» **Text provided**
_ _ _ _ _ _ _

As research in SLAM advances, improving its efficiency and accuracy remains a key focus to enhance autonomous navigation in real-world scenarios [9]. A major challenge is balancing high accuracy with computational efficiency, especially in environments with dynamic obstacles, low-feature areas, or changing lighting conditions [7]. SLAM methods are generally divided into two categories: feature -based methods [10] and direct methods [11]. Feature-based approaches, such as ORB-SLAM [12] and PTAM (Parallel Tracking and Mapping) [13], rely on detecting and tracking key points across frames, which can be computationally demanding in textureless environments. Direct methods, like LSD-SLAM [14] and DSO [15], use the raw brightness of images, so they are more affected by light changes or blurry motion.
Many SLAM methods rely on high-precision sensors, such as 3D LiDAR, which provide detailed spatial data but are expensive and computationally intensive [16,17]. Vision-based SLAM, using RGB or RGB-D cameras, offers a more affordable solution but faces challenges, especially in dynamic environments and feature-poor areas [5,18]. Additionally, relying on a single sensor type limits performance in complex environments, as each sensor has its own limitations, such as poor accuracy in low-light conditions or difficulty in capturing fine details in featureless areas [19]. To overcome these challenges, SLAM methods need to integrate multiple sensor modalities to improve robustness and accuracy [20].
One solution to these challenges is the use of hybrid approaches that combine the strengths of different sensors [21,22]. Multi-sensor SLAM, which integrates sensors like LiDARs and RGB-D cameras, has gained significant attention in recent years [23]. By fusing the spatial precision of LiDAR with the rich visual context provided by RGB-D cameras, these approaches can handle dynamic and feature-sparse environments more effectively [19]. This fusion approach leverages data from various sensors. It employs information fusion algorithms to improve pose estimation, trajectory estimation, and mapping. As a result, robots gain enhanced environmental awareness and better navigation in complex scenarios [23,24]. To reduce computational complexity, RGB-D camera data can be converted into 2D laser scans. This is performed by projecting 3D point clouds, making real-time navigation possible in resource-constrained environments [21,25]. Furthermore, traditional SLAM algorithms like Gmapping rely on particle filters. Their performance can be improved by refining how particles are handled. Combining this with sensor information leads to better overall results [23,26].

_ _ _ _ _ _ _

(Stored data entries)

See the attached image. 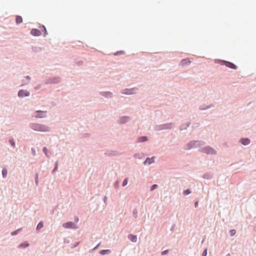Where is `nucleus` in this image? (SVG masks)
I'll return each mask as SVG.
<instances>
[{"instance_id": "nucleus-21", "label": "nucleus", "mask_w": 256, "mask_h": 256, "mask_svg": "<svg viewBox=\"0 0 256 256\" xmlns=\"http://www.w3.org/2000/svg\"><path fill=\"white\" fill-rule=\"evenodd\" d=\"M122 120H123L122 122L124 123L128 120V118L127 117H124L122 118Z\"/></svg>"}, {"instance_id": "nucleus-2", "label": "nucleus", "mask_w": 256, "mask_h": 256, "mask_svg": "<svg viewBox=\"0 0 256 256\" xmlns=\"http://www.w3.org/2000/svg\"><path fill=\"white\" fill-rule=\"evenodd\" d=\"M62 226L66 228H78V226L72 222H68L63 224Z\"/></svg>"}, {"instance_id": "nucleus-30", "label": "nucleus", "mask_w": 256, "mask_h": 256, "mask_svg": "<svg viewBox=\"0 0 256 256\" xmlns=\"http://www.w3.org/2000/svg\"><path fill=\"white\" fill-rule=\"evenodd\" d=\"M198 204V202H196L194 204L195 207H196Z\"/></svg>"}, {"instance_id": "nucleus-7", "label": "nucleus", "mask_w": 256, "mask_h": 256, "mask_svg": "<svg viewBox=\"0 0 256 256\" xmlns=\"http://www.w3.org/2000/svg\"><path fill=\"white\" fill-rule=\"evenodd\" d=\"M191 62L188 58L183 59L181 62L180 64L182 66H184L187 64H190Z\"/></svg>"}, {"instance_id": "nucleus-6", "label": "nucleus", "mask_w": 256, "mask_h": 256, "mask_svg": "<svg viewBox=\"0 0 256 256\" xmlns=\"http://www.w3.org/2000/svg\"><path fill=\"white\" fill-rule=\"evenodd\" d=\"M30 33L34 36H40L41 35L40 31L37 29L32 30Z\"/></svg>"}, {"instance_id": "nucleus-26", "label": "nucleus", "mask_w": 256, "mask_h": 256, "mask_svg": "<svg viewBox=\"0 0 256 256\" xmlns=\"http://www.w3.org/2000/svg\"><path fill=\"white\" fill-rule=\"evenodd\" d=\"M10 144H11V145H12V146H14V140H10Z\"/></svg>"}, {"instance_id": "nucleus-18", "label": "nucleus", "mask_w": 256, "mask_h": 256, "mask_svg": "<svg viewBox=\"0 0 256 256\" xmlns=\"http://www.w3.org/2000/svg\"><path fill=\"white\" fill-rule=\"evenodd\" d=\"M190 193H191V191L189 189H188L186 190H184V195H188V194H190Z\"/></svg>"}, {"instance_id": "nucleus-1", "label": "nucleus", "mask_w": 256, "mask_h": 256, "mask_svg": "<svg viewBox=\"0 0 256 256\" xmlns=\"http://www.w3.org/2000/svg\"><path fill=\"white\" fill-rule=\"evenodd\" d=\"M32 128L35 130L40 132H47L49 130V128L44 125L34 124L32 125Z\"/></svg>"}, {"instance_id": "nucleus-15", "label": "nucleus", "mask_w": 256, "mask_h": 256, "mask_svg": "<svg viewBox=\"0 0 256 256\" xmlns=\"http://www.w3.org/2000/svg\"><path fill=\"white\" fill-rule=\"evenodd\" d=\"M28 246H29L28 243L27 242H24V243L22 244L20 246V248H26V247H28Z\"/></svg>"}, {"instance_id": "nucleus-16", "label": "nucleus", "mask_w": 256, "mask_h": 256, "mask_svg": "<svg viewBox=\"0 0 256 256\" xmlns=\"http://www.w3.org/2000/svg\"><path fill=\"white\" fill-rule=\"evenodd\" d=\"M147 138L146 136H142L139 138L138 142H144L147 140Z\"/></svg>"}, {"instance_id": "nucleus-31", "label": "nucleus", "mask_w": 256, "mask_h": 256, "mask_svg": "<svg viewBox=\"0 0 256 256\" xmlns=\"http://www.w3.org/2000/svg\"><path fill=\"white\" fill-rule=\"evenodd\" d=\"M76 220L78 222V218H77L76 219Z\"/></svg>"}, {"instance_id": "nucleus-24", "label": "nucleus", "mask_w": 256, "mask_h": 256, "mask_svg": "<svg viewBox=\"0 0 256 256\" xmlns=\"http://www.w3.org/2000/svg\"><path fill=\"white\" fill-rule=\"evenodd\" d=\"M207 254V250L206 249L202 254V256H206Z\"/></svg>"}, {"instance_id": "nucleus-28", "label": "nucleus", "mask_w": 256, "mask_h": 256, "mask_svg": "<svg viewBox=\"0 0 256 256\" xmlns=\"http://www.w3.org/2000/svg\"><path fill=\"white\" fill-rule=\"evenodd\" d=\"M168 250H164V252H162V255H164V254H166L168 253Z\"/></svg>"}, {"instance_id": "nucleus-13", "label": "nucleus", "mask_w": 256, "mask_h": 256, "mask_svg": "<svg viewBox=\"0 0 256 256\" xmlns=\"http://www.w3.org/2000/svg\"><path fill=\"white\" fill-rule=\"evenodd\" d=\"M110 251L109 250H102L100 252V254H101L104 255V254H106L110 253Z\"/></svg>"}, {"instance_id": "nucleus-25", "label": "nucleus", "mask_w": 256, "mask_h": 256, "mask_svg": "<svg viewBox=\"0 0 256 256\" xmlns=\"http://www.w3.org/2000/svg\"><path fill=\"white\" fill-rule=\"evenodd\" d=\"M43 151L45 153V154L46 155H47L48 150H47V148L46 147L44 148Z\"/></svg>"}, {"instance_id": "nucleus-17", "label": "nucleus", "mask_w": 256, "mask_h": 256, "mask_svg": "<svg viewBox=\"0 0 256 256\" xmlns=\"http://www.w3.org/2000/svg\"><path fill=\"white\" fill-rule=\"evenodd\" d=\"M7 172H8V171H7V170L6 169V168H4L2 170V176L4 178L6 177V175H7Z\"/></svg>"}, {"instance_id": "nucleus-23", "label": "nucleus", "mask_w": 256, "mask_h": 256, "mask_svg": "<svg viewBox=\"0 0 256 256\" xmlns=\"http://www.w3.org/2000/svg\"><path fill=\"white\" fill-rule=\"evenodd\" d=\"M131 90H127V92H123L124 94H132V93L131 92Z\"/></svg>"}, {"instance_id": "nucleus-11", "label": "nucleus", "mask_w": 256, "mask_h": 256, "mask_svg": "<svg viewBox=\"0 0 256 256\" xmlns=\"http://www.w3.org/2000/svg\"><path fill=\"white\" fill-rule=\"evenodd\" d=\"M226 66L232 69H236L237 68V66L236 65L231 62H228Z\"/></svg>"}, {"instance_id": "nucleus-3", "label": "nucleus", "mask_w": 256, "mask_h": 256, "mask_svg": "<svg viewBox=\"0 0 256 256\" xmlns=\"http://www.w3.org/2000/svg\"><path fill=\"white\" fill-rule=\"evenodd\" d=\"M203 152L206 154H216V151L212 148L207 146L203 149Z\"/></svg>"}, {"instance_id": "nucleus-19", "label": "nucleus", "mask_w": 256, "mask_h": 256, "mask_svg": "<svg viewBox=\"0 0 256 256\" xmlns=\"http://www.w3.org/2000/svg\"><path fill=\"white\" fill-rule=\"evenodd\" d=\"M128 178H126L122 182V186H126L128 184Z\"/></svg>"}, {"instance_id": "nucleus-29", "label": "nucleus", "mask_w": 256, "mask_h": 256, "mask_svg": "<svg viewBox=\"0 0 256 256\" xmlns=\"http://www.w3.org/2000/svg\"><path fill=\"white\" fill-rule=\"evenodd\" d=\"M16 234H17V231H14V232H12V235H15Z\"/></svg>"}, {"instance_id": "nucleus-22", "label": "nucleus", "mask_w": 256, "mask_h": 256, "mask_svg": "<svg viewBox=\"0 0 256 256\" xmlns=\"http://www.w3.org/2000/svg\"><path fill=\"white\" fill-rule=\"evenodd\" d=\"M158 187V185L157 184H154L152 186V188H151V189L150 190H154L155 188H156Z\"/></svg>"}, {"instance_id": "nucleus-12", "label": "nucleus", "mask_w": 256, "mask_h": 256, "mask_svg": "<svg viewBox=\"0 0 256 256\" xmlns=\"http://www.w3.org/2000/svg\"><path fill=\"white\" fill-rule=\"evenodd\" d=\"M128 238L132 242H136L137 240L136 236L132 234L130 235Z\"/></svg>"}, {"instance_id": "nucleus-14", "label": "nucleus", "mask_w": 256, "mask_h": 256, "mask_svg": "<svg viewBox=\"0 0 256 256\" xmlns=\"http://www.w3.org/2000/svg\"><path fill=\"white\" fill-rule=\"evenodd\" d=\"M44 226V224H43V222H40L38 226H37V227H36V229L38 230H40V229H41Z\"/></svg>"}, {"instance_id": "nucleus-5", "label": "nucleus", "mask_w": 256, "mask_h": 256, "mask_svg": "<svg viewBox=\"0 0 256 256\" xmlns=\"http://www.w3.org/2000/svg\"><path fill=\"white\" fill-rule=\"evenodd\" d=\"M36 113H37V114L36 116V117L42 118L45 117L46 112L38 110V111H36Z\"/></svg>"}, {"instance_id": "nucleus-20", "label": "nucleus", "mask_w": 256, "mask_h": 256, "mask_svg": "<svg viewBox=\"0 0 256 256\" xmlns=\"http://www.w3.org/2000/svg\"><path fill=\"white\" fill-rule=\"evenodd\" d=\"M236 232V231L234 230H232L230 231V234L232 236L235 234Z\"/></svg>"}, {"instance_id": "nucleus-27", "label": "nucleus", "mask_w": 256, "mask_h": 256, "mask_svg": "<svg viewBox=\"0 0 256 256\" xmlns=\"http://www.w3.org/2000/svg\"><path fill=\"white\" fill-rule=\"evenodd\" d=\"M36 184H38V174L36 175Z\"/></svg>"}, {"instance_id": "nucleus-10", "label": "nucleus", "mask_w": 256, "mask_h": 256, "mask_svg": "<svg viewBox=\"0 0 256 256\" xmlns=\"http://www.w3.org/2000/svg\"><path fill=\"white\" fill-rule=\"evenodd\" d=\"M16 22L17 24H20L22 22V18L20 16H16Z\"/></svg>"}, {"instance_id": "nucleus-8", "label": "nucleus", "mask_w": 256, "mask_h": 256, "mask_svg": "<svg viewBox=\"0 0 256 256\" xmlns=\"http://www.w3.org/2000/svg\"><path fill=\"white\" fill-rule=\"evenodd\" d=\"M154 162V158H147L146 160L144 161V164H150Z\"/></svg>"}, {"instance_id": "nucleus-9", "label": "nucleus", "mask_w": 256, "mask_h": 256, "mask_svg": "<svg viewBox=\"0 0 256 256\" xmlns=\"http://www.w3.org/2000/svg\"><path fill=\"white\" fill-rule=\"evenodd\" d=\"M241 142L244 145H247L250 142V140L248 138H242Z\"/></svg>"}, {"instance_id": "nucleus-4", "label": "nucleus", "mask_w": 256, "mask_h": 256, "mask_svg": "<svg viewBox=\"0 0 256 256\" xmlns=\"http://www.w3.org/2000/svg\"><path fill=\"white\" fill-rule=\"evenodd\" d=\"M29 95V92L26 90H20L18 92V96L20 97L26 96Z\"/></svg>"}]
</instances>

_ _ _ _ _ _ _

» **Short problem 1**
In the text on SLAM, what can RGB-D camera data be converted into to reduce computational complexity?
» **Short problem 2**
Pick up the text on SLAM after its final sentence and continue it.

» **Result 1**
2D laser scans.

» **Result 2**
In summary, the contributions of our work can be listed as follows:
  • Point Cloud Projection Broadcasting: We implemented a system for projecting RGB-D camera point clouds as 2D laser scans. This involves preparing the data for seamless integration with other sensors by utilizing transformation matrices and leveraging existing ROS packages; see Figure 1b.
  • Modular Multi-Sensor Fusion with Noise Filtering: The system incorporates multiple sensors in parallel with early fusion, designed for adaptability and modularity. If one sensor fails, the system can continue functioning. Additionally, a noise filtering block is added after each sensor to improve data quality and reliability. See Figure 1a,b.
  • Enhanced Gmapping with Adaptive Resampling: We improved Gmapping by adding adaptive resampling and degeneracy handling. Resampling occurs only when needed, ensuring a well-balanced particle distribution with proper weights (see Figure 2).
As shown in Figure 3, the paper is divided into six main sections. Section 1 provides an introduction to 2D mapping, outlining its challenges and proposed solutions. Section 2 reviews related work, offering a detailed analysis of existing methodologies and their limitations. Section 3 explains the methodology, covering data acquisition, point cloud processing, sensor vision integration, and data broadcasting. Section 4 focuses on the experiments, describing the simulation environment, object projection, performance evaluation metrics, and real-world implementation in a small-scale area. Section 5 discusses the results, examining sensor configurations, environmental setups, and system performance while highlighting their practical implications. Finally, Section 6 concludes the paper by summarizing the key contributions, insights, and potential avenues for future research.

2. Related Work

SLAM has seen significant advancements, leveraging diverse sensors such as LiDAR, RGB-D cameras, and inertial measurement units (IMUs) to enable robots to navigate and create accurate maps of their environments [8,18,27,28]. The data from these sensors allow for constructing maps in multiple formats, ranging from simple 2D grids to complex 3D semantic and topological maps, each suited to different application needs [29,30,31]. Among these, 2D grid maps are often preferred for their computational simplicity and suitability for real-time navigation tasks [32].
SLAM methods are usually categorized into two main approaches: feature -based methods and direct methods. Feature-based approaches extract and track keypoints across frames, making them suitable for structured environments [4,33,34]. Direct methods, on the other hand, operate on raw image intensities, providing robustness in low-texture regions but demanding higher computational resources. Additionally, SLAM can be enhanced through multi-sensor fusion techniques, which integrate multiple data sources to improve accuracy and robustness [35,36,37]. This section provides an overview of these approaches and their challenges.

2.1. Feature-Based SLAM Approaches

Feature-based SLAM methods extract and match keypoints to estimate motion and build a map. These approaches include ORB-SLAM [12,31], PTAM [13], RTAB-Map [38], and Gmapping [20], each offering distinct advantages.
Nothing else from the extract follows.